SORVEGLIARE E PULIRE: IL SESSO DEL REGIME

«Tu sei il tuo partner sessuale più sicuro. La masturbazione non diffonderà il virus, specialmente se lavi le mani (e ogni sex toy) con acqua e sapone per almeno 20 secondi prima e dopo il sesso».

Il quotidiano Il Mattino qualche mese fa così titolava (citando il sito della città di New York) invitando a masturbarsi. Non pensavo si potesse delirare più di quanto avessero fatto con le ordinanze sindaci e presidenti di regione psicopatici. Due considerazioni tecniche mi sono quindi venute spontanee.

1) “Tu sei il tuo partner sessuale più sicuro”, sentenzia l’articolo. Non è vero, non sempre, il più delle volte siamo promiscui anche con noi stessi. E poi per certe cose ci vuole del feeling, atmosfera, complicità.
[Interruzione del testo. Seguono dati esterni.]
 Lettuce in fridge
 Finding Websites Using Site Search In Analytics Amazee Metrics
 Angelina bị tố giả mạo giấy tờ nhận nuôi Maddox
Non mi ci vedo a lume di candela mentre cerco di sedurre la parte di me meno romantica. Anche per le sveltine. Di non secondaria importanza è l’artitre, ed è un ostacolo non da poco, il rischio concreto è di trasformare la presa virile in una tagliola violenta. E io sono contro la violenza, figurarsi sulla mia carne.

2) “Specialmente se ti lavi le mani prima e dopo”. L’obiezione è scontata: mi hai preso per uno zozzone? Non ce n’è molti di feticisti del liquido seminale che si cospargono con i propri fluidi. Almeno credo. Sui 20 secondi per il lavaggio non so, dipende dalla consistenza del seme. Se è di bassa qualità forse bastano.

3) Sex toy. Ne ho viste di cose ai limiti dell’umano. O meglio quando studiavo psichiatria nella letteratura medica si raccontava di uomini che infilavano il membro nella bottiglia o che adoperavano l’ano per curiose e imbarazzanti sperimentazioni. Però porcamiseria devi essere malato per pensare che una congrua fetta della popolazione (maschile nel nostro caso) apra la dispensa in cerca di mestoli, frullatori o rotoli scottex con i quali esperire insolite eccitazioni. Il giornalista saprà come si fanno le seghe voglio sperare. Il ritaglio di giornale purtroppo non si ferma qua. «Tre (o più persone) sono assolutamente un assembramento». Io qualche porno l’ho visto, conosco il genere orge, gang bang, animal, meccanici contro infermiere al limite, ma l’assembramento mi mancava. Farò una ricerca approfondita.

E ancora: «I contatti stretti con più persone dovrebbero essere evitati. Limitare le dimensioni della vostra lista degli ospiti, frequentare un partner sessuale regolare e scegliere luoghi aperti e ventilati».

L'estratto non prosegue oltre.